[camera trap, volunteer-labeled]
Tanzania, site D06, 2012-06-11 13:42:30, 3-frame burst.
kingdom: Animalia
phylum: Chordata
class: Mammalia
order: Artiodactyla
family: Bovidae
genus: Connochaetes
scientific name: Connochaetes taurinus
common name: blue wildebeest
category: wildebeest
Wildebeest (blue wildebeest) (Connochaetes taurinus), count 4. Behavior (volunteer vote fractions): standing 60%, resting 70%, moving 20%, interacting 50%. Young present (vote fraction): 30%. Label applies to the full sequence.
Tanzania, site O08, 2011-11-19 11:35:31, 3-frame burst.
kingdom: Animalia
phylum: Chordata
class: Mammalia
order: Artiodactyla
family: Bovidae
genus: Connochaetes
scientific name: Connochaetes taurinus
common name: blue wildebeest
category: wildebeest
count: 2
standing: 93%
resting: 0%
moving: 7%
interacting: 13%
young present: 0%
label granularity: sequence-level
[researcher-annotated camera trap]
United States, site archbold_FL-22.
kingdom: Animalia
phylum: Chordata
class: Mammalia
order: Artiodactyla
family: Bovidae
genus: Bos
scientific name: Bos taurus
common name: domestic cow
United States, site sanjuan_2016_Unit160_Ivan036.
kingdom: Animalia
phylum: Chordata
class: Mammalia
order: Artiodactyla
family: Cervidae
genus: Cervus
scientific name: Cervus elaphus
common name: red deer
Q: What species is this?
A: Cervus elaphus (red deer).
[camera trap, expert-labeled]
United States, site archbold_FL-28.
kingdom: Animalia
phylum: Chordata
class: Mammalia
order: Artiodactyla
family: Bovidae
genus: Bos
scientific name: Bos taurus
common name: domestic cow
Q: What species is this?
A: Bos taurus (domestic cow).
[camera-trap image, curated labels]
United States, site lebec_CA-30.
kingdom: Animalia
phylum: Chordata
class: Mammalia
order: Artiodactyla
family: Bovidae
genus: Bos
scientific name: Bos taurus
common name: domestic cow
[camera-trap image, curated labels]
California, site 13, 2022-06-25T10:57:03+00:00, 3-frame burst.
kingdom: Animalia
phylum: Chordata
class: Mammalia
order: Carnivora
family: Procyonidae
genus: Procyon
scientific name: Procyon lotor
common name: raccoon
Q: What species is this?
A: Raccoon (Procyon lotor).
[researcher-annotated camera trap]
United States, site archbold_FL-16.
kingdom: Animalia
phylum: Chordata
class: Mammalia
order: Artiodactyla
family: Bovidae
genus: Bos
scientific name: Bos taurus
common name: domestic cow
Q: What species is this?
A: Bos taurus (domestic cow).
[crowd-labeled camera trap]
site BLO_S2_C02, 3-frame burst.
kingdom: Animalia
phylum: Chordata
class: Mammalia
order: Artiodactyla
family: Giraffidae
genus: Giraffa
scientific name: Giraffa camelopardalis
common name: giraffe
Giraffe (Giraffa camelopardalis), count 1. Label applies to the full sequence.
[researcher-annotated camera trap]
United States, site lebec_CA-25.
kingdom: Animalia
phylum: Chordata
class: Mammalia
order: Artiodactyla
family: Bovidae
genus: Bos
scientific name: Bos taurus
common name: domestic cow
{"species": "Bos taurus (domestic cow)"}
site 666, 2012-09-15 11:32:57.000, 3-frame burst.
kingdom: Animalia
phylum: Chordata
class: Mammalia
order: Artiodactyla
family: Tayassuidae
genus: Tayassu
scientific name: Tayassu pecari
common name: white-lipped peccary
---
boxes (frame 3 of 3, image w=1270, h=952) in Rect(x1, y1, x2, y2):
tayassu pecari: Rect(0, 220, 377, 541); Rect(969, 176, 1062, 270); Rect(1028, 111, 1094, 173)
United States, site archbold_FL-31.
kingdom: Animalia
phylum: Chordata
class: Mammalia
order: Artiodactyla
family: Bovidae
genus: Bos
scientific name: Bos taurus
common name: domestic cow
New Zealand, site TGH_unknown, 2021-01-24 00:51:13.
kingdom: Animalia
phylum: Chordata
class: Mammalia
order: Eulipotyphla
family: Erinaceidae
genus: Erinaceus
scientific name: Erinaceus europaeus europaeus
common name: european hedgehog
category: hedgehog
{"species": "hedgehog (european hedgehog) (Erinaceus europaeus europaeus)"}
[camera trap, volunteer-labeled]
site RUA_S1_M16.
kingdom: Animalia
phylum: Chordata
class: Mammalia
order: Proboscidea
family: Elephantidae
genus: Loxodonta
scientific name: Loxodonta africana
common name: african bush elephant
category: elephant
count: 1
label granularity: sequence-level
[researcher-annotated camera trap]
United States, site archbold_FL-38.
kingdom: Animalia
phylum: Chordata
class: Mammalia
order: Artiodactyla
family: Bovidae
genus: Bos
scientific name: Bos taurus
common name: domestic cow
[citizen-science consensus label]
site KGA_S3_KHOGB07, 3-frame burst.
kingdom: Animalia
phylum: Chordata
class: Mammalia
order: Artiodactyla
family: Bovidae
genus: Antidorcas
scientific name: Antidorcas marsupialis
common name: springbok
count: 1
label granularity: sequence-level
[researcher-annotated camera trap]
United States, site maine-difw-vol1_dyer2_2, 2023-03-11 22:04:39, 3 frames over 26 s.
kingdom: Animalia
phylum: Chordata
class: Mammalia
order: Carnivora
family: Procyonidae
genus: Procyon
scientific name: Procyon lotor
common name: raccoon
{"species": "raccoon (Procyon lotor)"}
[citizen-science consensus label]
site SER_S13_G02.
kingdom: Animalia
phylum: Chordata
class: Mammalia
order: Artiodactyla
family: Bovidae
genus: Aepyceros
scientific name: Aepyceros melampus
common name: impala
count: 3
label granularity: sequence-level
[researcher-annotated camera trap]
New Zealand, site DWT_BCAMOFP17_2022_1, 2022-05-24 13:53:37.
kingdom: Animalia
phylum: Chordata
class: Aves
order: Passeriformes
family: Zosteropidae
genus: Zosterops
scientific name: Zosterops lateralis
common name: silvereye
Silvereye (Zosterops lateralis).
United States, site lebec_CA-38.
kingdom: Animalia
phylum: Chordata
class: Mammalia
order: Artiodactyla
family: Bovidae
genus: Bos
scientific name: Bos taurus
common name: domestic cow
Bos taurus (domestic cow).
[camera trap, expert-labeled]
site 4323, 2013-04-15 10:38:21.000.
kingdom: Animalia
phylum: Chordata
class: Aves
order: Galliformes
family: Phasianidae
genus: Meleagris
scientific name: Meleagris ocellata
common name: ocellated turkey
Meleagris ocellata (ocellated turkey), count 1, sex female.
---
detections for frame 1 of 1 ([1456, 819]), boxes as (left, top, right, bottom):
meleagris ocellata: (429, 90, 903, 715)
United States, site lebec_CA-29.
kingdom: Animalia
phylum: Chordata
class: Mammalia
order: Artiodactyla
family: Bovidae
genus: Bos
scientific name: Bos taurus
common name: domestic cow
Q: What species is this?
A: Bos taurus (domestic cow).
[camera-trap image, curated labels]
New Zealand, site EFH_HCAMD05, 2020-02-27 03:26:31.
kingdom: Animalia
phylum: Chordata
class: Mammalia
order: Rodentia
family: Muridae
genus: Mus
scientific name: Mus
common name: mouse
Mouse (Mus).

◇ ◇ ◇ ◇ ◇

- _Exercise description_: Please restate every record above word for word.

- _Response area_:
[camera trap, volunteer-labeled]
Tanzania, site D06, 2012-06-11 13:42:30, 3-frame burst.
kingdom: Animalia
phylum: Chordata
class: Mammalia
order: Artiodactyla
family: Bovidae
genus: Connochaetes
scientific name: Connochaetes taurinus
common name: blue wildebeest
category: wildebeest
Wildebeest (blue wildebeest) (Connochaetes taurinus), count 4. Behavior (volunteer vote fractions): standing 60%, resting 70%, moving 20%, interacting 50%. Young present (vote fraction): 30%. Label applies to the full sequence.
Tanzania, site O08, 2011-11-19 11:35:31, 3-frame burst.
kingdom: Animalia
phylum: Chordata
class: Mammalia
order: Artiodactyla
family: Bovidae
genus: Connochaetes
scientific name: Connochaetes taurinus
common name: blue wildebeest
category: wildebeest
count: 2
standing: 93%
resting: 0%
moving: 7%
interacting: 13%
young present: 0%
label granularity: sequence-level
[researcher-annotated camera trap]
United States, site archbold_FL-22.
kingdom: Animalia
phylum: Chordata
class: Mammalia
order: Artiodactyla
family: Bovidae
genus: Bos
scientific name: Bos taurus
common name: domestic cow
United States, site sanjuan_2016_Unit160_Ivan036.
kingdom: Animalia
phylum: Chordata
class: Mammalia
order: Artiodactyla
family: Cervidae
genus: Cervus
scientific name: Cervus elaphus
common name: red deer
Q: What species is this?
A: Cervus elaphus (red deer).
[camera trap, expert-labeled]
United States, site archbold_FL-28.
kingdom: Animalia
phylum: Chordata
class: Mammalia
order: Artiodactyla
family: Bovidae
genus: Bos
scientific name: Bos taurus
common name: domestic cow
Q: What species is this?
A: Bos taurus (domestic cow).
[camera-trap image, curated labels]
United States, site lebec_CA-30.
kingdom: Animalia
phylum: Chordata
class: Mammalia
order: Artiodactyla
family: Bovidae
genus: Bos
scientific name: Bos taurus
common name: domestic cow
[camera-trap image, curated labels]
California, site 13, 2022-06-25T10:57:03+00:00, 3-frame burst.
kingdom: Animalia
phylum: Chordata
class: Mammalia
order: Carnivora
family: Procyonidae
genus: Procyon
scientific name: Procyon lotor
common name: raccoon
Q: What species is this?
A: Raccoon (Procyon lotor).
[researcher-annotated camera trap]
United States, site archbold_FL-16.
kingdom: Animalia
phylum: Chordata
class: Mammalia
order: Artiodactyla
family: Bovidae
genus: Bos
scientific name: Bos taurus
common name: domestic cow
Q: What species is this?
A: Bos taurus (domestic cow).
[crowd-labeled camera trap]
site BLO_S2_C02, 3-frame burst.
kingdom: Animalia
phylum: Chordata
class: Mammalia
order: Artiodactyla
family: Giraffidae
genus: Giraffa
scientific name: Giraffa camelopardalis
common name: giraffe
Giraffe (Giraffa camelopardalis), count 1. Label applies to the full sequence.
[researcher-annotated camera trap]
United States, site lebec_CA-25.
kingdom: Animalia
phylum: Chordata
class: Mammalia
order: Artiodactyla
family: Bovidae
genus: Bos
scientific name: Bos taurus
common name: domestic cow
{"species": "Bos taurus (domestic cow)"}
site 666, 2012-09-15 11:32:57.000, 3-frame burst.
kingdom: Animalia
phylum: Chordata
class: Mammalia
order: Artiodactyla
family: Tayassuidae
genus: Tayassu
scientific name: Tayassu pecari
common name: white-lipped peccary
---
boxes (frame 3 of 3, image w=1270, h=952) in Rect(x1, y1, x2, y2):
tayassu pecari: Rect(0, 220, 377, 541); Rect(969, 176, 1062, 270); Rect(1028, 111, 1094, 173)
United States, site archbold_FL-31.
kingdom: Animalia
phylum: Chordata
class: Mammalia
order: Artiodactyla
family: Bovidae
genus: Bos
scientific name: Bos taurus
common name: domestic cow
New Zealand, site TGH_unknown, 2021-01-24 00:51:13.
kingdom: Animalia
phylum: Chordata
class: Mammalia
order: Eulipotyphla
family: Erinaceidae
genus: Erinaceus
scientific name: Erinaceus europaeus europaeus
common name: european hedgehog
category: hedgehog
{"species": "hedgehog (european hedgehog) (Erinaceus europaeus europaeus)"}
[camera trap, volunteer-labeled]
site RUA_S1_M16.
kingdom: Animalia
phylum: Chordata
class: Mammalia
order: Proboscidea
family: Elephantidae
genus: Loxodonta
scientific name: Loxodonta africana
common name: african bush elephant
category: elephant
count: 1
label granularity: sequence-level
[researcher-annotated camera trap]
United States, site archbold_FL-38.
kingdom: Animalia
phylum: Chordata
class: Mammalia
order: Artiodactyla
family: Bovidae
genus: Bos
scientific name: Bos taurus
common name: domestic cow
[citizen-science consensus label]
site KGA_S3_KHOGB07, 3-frame burst.
kingdom: Animalia
phylum: Chordata
class: Mammalia
order: Artiodactyla
family: Bovidae
genus: Antidorcas
scientific name: Antidorcas marsupialis
common name: springbok
count: 1
label granularity: sequence-level
[researcher-annotated camera trap]
United States, site maine-difw-vol1_dyer2_2, 2023-03-11 22:04:39, 3 frames over 26 s.
kingdom: Animalia
phylum: Chordata
class: Mammalia
order: Carnivora
family: Procyonidae
genus: Procyon
scientific name: Procyon lotor
common name: raccoon
{"species": "raccoon (Procyon lotor)"}
[citizen-science consensus label]
site SER_S13_G02.
kingdom: Animalia
phylum: Chordata
class: Mammalia
order: Artiodactyla
family: Bovidae
genus: Aepyceros
scientific name: Aepyceros melampus
common name: impala
count: 3
label granularity: sequence-level
[researcher-annotated camera trap]
New Zealand, site DWT_BCAMOFP17_2022_1, 2022-05-24 13:53:37.
kingdom: Animalia
phylum: Chordata
class: Aves
order: Passeriformes
family: Zosteropidae
genus: Zosterops
scientific name: Zosterops lateralis
common name: silvereye
Silvereye (Zosterops lateralis).
United States, site lebec_CA-38.
kingdom: Animalia
phylum: Chordata
class: Mammalia
order: Artiodactyla
family: Bovidae
genus: Bos
scientific name: Bos taurus
common name: domestic cow
Bos taurus (domestic cow).
[camera trap, expert-labeled]
site 4323, 2013-04-15 10:38:21.000.
kingdom: Animalia
phylum: Chordata
class: Aves
order: Galliformes
family: Phasianidae
genus: Meleagris
scientific name: Meleagris ocellata
common name: ocellated turkey
Meleagris ocellata (ocellated turkey), count 1, sex female.
---
detections for frame 1 of 1 ([1456, 819]), boxes as (left, top, right, bottom):
meleagris ocellata: (429, 90, 903, 715)
United States, site lebec_CA-29.
kingdom: Animalia
phylum: Chordata
class: Mammalia
order: Artiodactyla
family: Bovidae
genus: Bos
scientific name: Bos taurus
common name: domestic cow
Q: What species is this?
A: Bos taurus (domestic cow).
[camera-trap image, curated labels]
New Zealand, site EFH_HCAMD05, 2020-02-27 03:26:31.
kingdom: Animalia
phylum: Chordata
class: Mammalia
order: Rodentia
family: Muridae
genus: Mus
scientific name: Mus
common name: mouse
Mouse (Mus).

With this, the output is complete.